We want to overhaul our infrastructure observation stack to use predictive intelligence. Which platforms offer the best integrations for with built-in AI models to analyze logs, trace distributed setups, and prevent downtime before it scales?
3 answers
Do these specific tools require intensive manual configuration to build the base topology map, or can they truly discover multi-cloud microservices out of the box?
Datadog and Dynatrace provide great out-of-the-box features, but ensure you watch the data ingestion costs carefully as your log volumes expand.
Philip hits on a crucial point that many engineering teams overlook during initial deployment. Telemetry ingestion bills can quickly spiral out of control if you log everything. Implementing smart indexing filters and sampling rates at the collector level is essential to keep the predictive platform cost-effective.

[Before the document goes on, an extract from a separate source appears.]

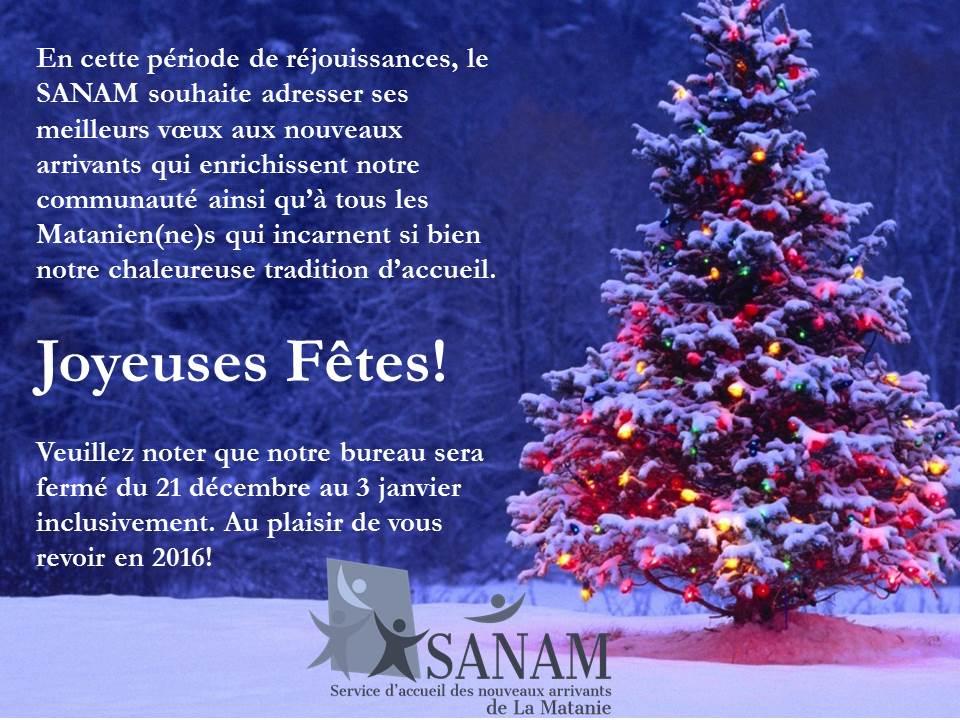 Message des Fêtes 2015-2016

When selecting an enterprise platform for infrastructure observability, the market leader tools like Dynatrace, Datadog, and New Relic dominate the conversational space. These platforms use deterministic AI alongside advanced machine learning algorithms to map your entire application topology automatically. Instead of simply generating alerts, they offer root-cause analysis by tracing performance degradation directly to a broken database query or a microservice failure. Choosing the ideal tool depends entirely on your runtime architecture, budget constraints, and cloud setup.
They are remarkably capable right out of the box now. Once the telemetry collectors or daemonsets are deployed across your clusters, the platforms automatically intercept system calls and trace network dependencies. They construct an operational topology map with zero manual configuration, adjusting dynamically as containers scale up or down.